2.5. Determination of Glucose Tolerance
Glucose tolerance test was conducted at the endpoint of the dietary intervention. After fasting for 12 h, blood samples were collected to measure fasting blood glucose (FBG) using a blood glucose meter. Each mouse was administered with 0.1 mL of a 10 g/mL glucose solution intragastrically, and blood glucose levels were measured at specific time points to construct the area under the oral glucose tolerance test curve (AUCOGTT).

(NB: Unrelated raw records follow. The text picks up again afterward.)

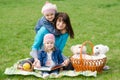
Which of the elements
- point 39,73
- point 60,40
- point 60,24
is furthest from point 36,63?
point 60,24

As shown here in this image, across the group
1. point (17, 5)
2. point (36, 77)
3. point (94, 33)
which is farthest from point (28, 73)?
→ point (17, 5)

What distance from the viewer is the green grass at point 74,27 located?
20.3ft

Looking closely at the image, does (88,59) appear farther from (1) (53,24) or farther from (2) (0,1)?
(2) (0,1)

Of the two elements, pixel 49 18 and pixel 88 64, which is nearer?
pixel 88 64

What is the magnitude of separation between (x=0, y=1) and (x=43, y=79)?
35.7 ft

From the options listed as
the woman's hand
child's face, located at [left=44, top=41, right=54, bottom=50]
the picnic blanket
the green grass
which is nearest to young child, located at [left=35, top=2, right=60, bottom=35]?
child's face, located at [left=44, top=41, right=54, bottom=50]

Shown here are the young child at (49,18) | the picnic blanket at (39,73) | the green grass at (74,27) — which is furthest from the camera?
the green grass at (74,27)

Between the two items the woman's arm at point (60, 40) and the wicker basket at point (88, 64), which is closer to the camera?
the wicker basket at point (88, 64)

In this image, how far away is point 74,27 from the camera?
31.0ft

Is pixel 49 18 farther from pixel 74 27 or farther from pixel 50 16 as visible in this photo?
pixel 74 27

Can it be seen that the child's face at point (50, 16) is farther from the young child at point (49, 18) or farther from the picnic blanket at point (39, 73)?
the picnic blanket at point (39, 73)

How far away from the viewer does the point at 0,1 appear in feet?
50.9

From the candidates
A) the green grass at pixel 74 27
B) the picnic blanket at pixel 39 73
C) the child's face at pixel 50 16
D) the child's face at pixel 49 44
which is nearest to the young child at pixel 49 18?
the child's face at pixel 50 16

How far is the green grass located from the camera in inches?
244
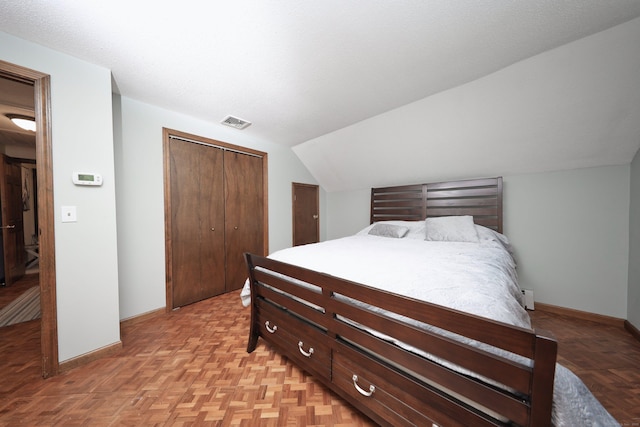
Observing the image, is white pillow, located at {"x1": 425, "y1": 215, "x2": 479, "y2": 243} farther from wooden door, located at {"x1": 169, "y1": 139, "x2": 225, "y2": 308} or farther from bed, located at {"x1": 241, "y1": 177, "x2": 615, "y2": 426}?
wooden door, located at {"x1": 169, "y1": 139, "x2": 225, "y2": 308}

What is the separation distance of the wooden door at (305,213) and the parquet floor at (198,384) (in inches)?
87.8

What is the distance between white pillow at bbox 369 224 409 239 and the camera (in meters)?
2.83

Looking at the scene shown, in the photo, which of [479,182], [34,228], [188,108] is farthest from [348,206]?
[34,228]

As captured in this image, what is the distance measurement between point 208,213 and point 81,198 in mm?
1257

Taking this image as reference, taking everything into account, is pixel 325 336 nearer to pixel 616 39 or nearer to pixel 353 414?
pixel 353 414

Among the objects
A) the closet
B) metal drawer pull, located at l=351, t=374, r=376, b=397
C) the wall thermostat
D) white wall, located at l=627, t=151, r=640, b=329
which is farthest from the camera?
the closet

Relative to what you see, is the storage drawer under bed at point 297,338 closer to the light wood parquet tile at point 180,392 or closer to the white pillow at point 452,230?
the light wood parquet tile at point 180,392

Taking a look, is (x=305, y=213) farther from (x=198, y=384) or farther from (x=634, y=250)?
(x=634, y=250)

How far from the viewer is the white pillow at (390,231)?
2832mm

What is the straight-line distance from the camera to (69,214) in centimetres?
160

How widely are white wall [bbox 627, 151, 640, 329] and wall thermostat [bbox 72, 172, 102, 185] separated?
4.69 meters

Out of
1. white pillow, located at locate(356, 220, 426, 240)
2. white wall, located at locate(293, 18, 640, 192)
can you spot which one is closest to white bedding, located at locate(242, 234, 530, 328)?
white pillow, located at locate(356, 220, 426, 240)

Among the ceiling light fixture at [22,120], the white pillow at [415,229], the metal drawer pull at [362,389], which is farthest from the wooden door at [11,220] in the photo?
the white pillow at [415,229]

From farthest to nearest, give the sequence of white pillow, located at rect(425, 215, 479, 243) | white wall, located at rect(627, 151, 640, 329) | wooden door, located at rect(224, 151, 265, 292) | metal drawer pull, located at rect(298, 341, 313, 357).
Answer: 1. wooden door, located at rect(224, 151, 265, 292)
2. white pillow, located at rect(425, 215, 479, 243)
3. white wall, located at rect(627, 151, 640, 329)
4. metal drawer pull, located at rect(298, 341, 313, 357)
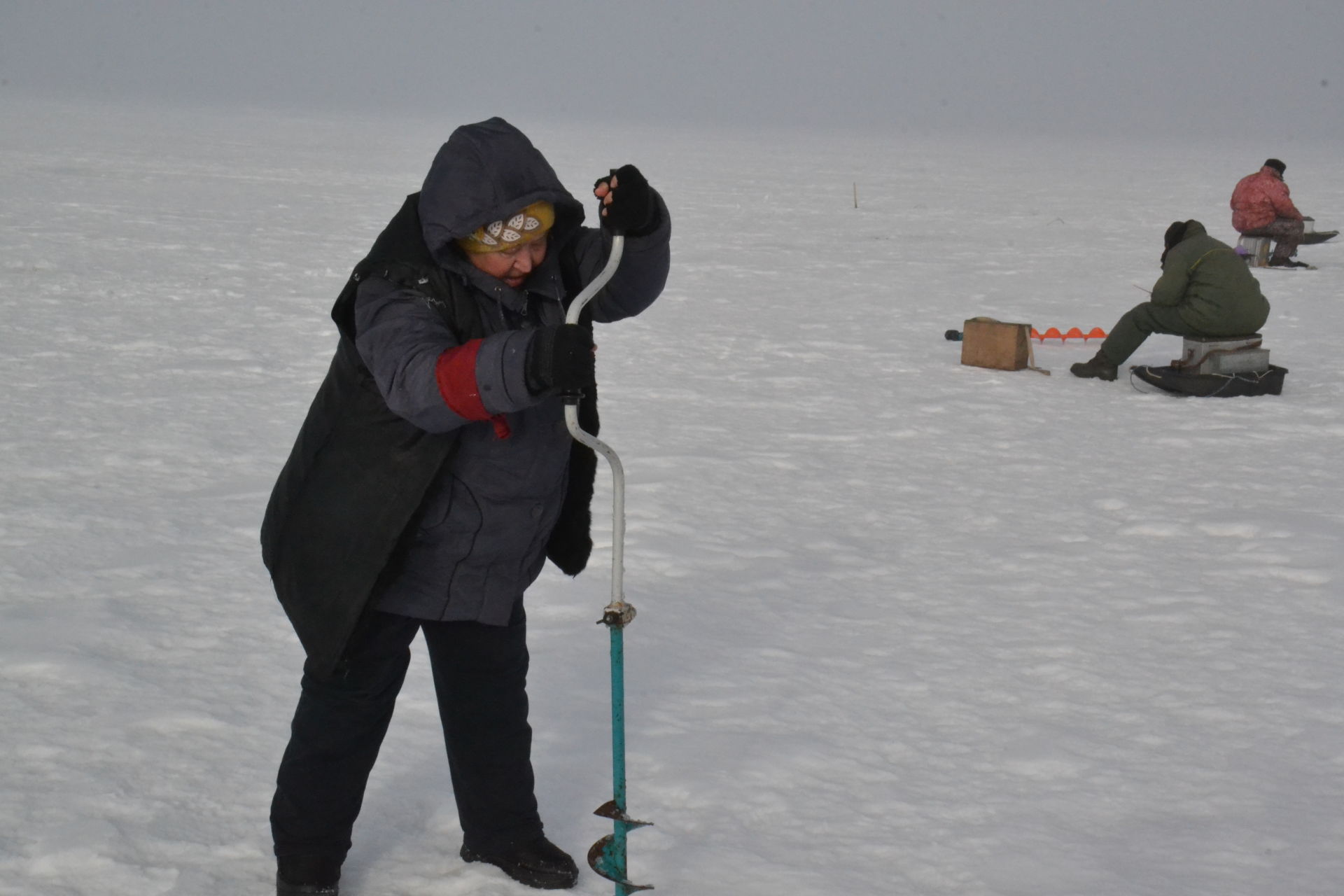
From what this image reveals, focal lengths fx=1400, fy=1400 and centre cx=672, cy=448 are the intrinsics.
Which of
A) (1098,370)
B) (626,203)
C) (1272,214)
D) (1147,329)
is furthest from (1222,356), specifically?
(1272,214)

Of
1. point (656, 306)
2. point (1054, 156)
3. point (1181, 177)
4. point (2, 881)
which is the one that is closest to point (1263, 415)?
point (656, 306)

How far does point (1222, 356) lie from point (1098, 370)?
25.4 inches

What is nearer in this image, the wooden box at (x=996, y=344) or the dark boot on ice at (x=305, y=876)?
the dark boot on ice at (x=305, y=876)

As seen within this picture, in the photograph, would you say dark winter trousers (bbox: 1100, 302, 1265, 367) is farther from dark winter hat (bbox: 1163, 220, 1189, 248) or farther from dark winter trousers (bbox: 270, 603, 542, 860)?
dark winter trousers (bbox: 270, 603, 542, 860)

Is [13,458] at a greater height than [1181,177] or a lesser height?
lesser

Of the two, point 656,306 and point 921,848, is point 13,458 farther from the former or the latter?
point 656,306

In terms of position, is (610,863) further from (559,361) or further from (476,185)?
(476,185)

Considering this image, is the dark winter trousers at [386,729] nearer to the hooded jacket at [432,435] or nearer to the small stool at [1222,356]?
the hooded jacket at [432,435]

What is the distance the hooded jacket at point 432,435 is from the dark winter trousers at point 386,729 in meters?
0.09

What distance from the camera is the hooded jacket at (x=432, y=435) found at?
219cm

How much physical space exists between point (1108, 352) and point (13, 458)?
17.3ft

2.6. Insulin Resistance Test
After a 12 h fast, FBG was measured, and the mice were injected intraperitoneally with 0.75 IU/kg of insulin. Blood glucose was measured at various time points, and the insulin tolerance curve was drawn by calculating the area under the curve.
2.7. Transcriptome Analysis of the Liver
Liver samples were collected, and total RNA was extracted using a Total RNA Extractor Kit (Sangon Company, Shanghai, China) following the manufacturer’s instructions. Qualified samples were sent to Personalbio Technology Co., Ltd. for transcriptome sequencing and bioinformatics analysis.
2.8. The Validation of DEGs Using Quantitative Real-Time PCR
To validate the DEGs, quantitative real-time PCR (qPCR) was conducted with SYBR Green in a Roche LightCycler 96 thermal cycler (Roche, Basel, Switzerland) under the following conditions: 3 min at 95 °C, followed by 40 cycles of 30 s at 92 °C, 20 s at 60 °C and 30 s at 72 °C. Those selected DEGs included IL-6, PCK1, GLUT-2, G6PC, and Insrr. The house keeping gene GAPDH was selected for normalization of cDNA amounts. Four replicates were conducted for each sample, and the 2ΔΔCt method was used to calculate the relative level of gene expression. The primer sequences of genes are listed in Table S2.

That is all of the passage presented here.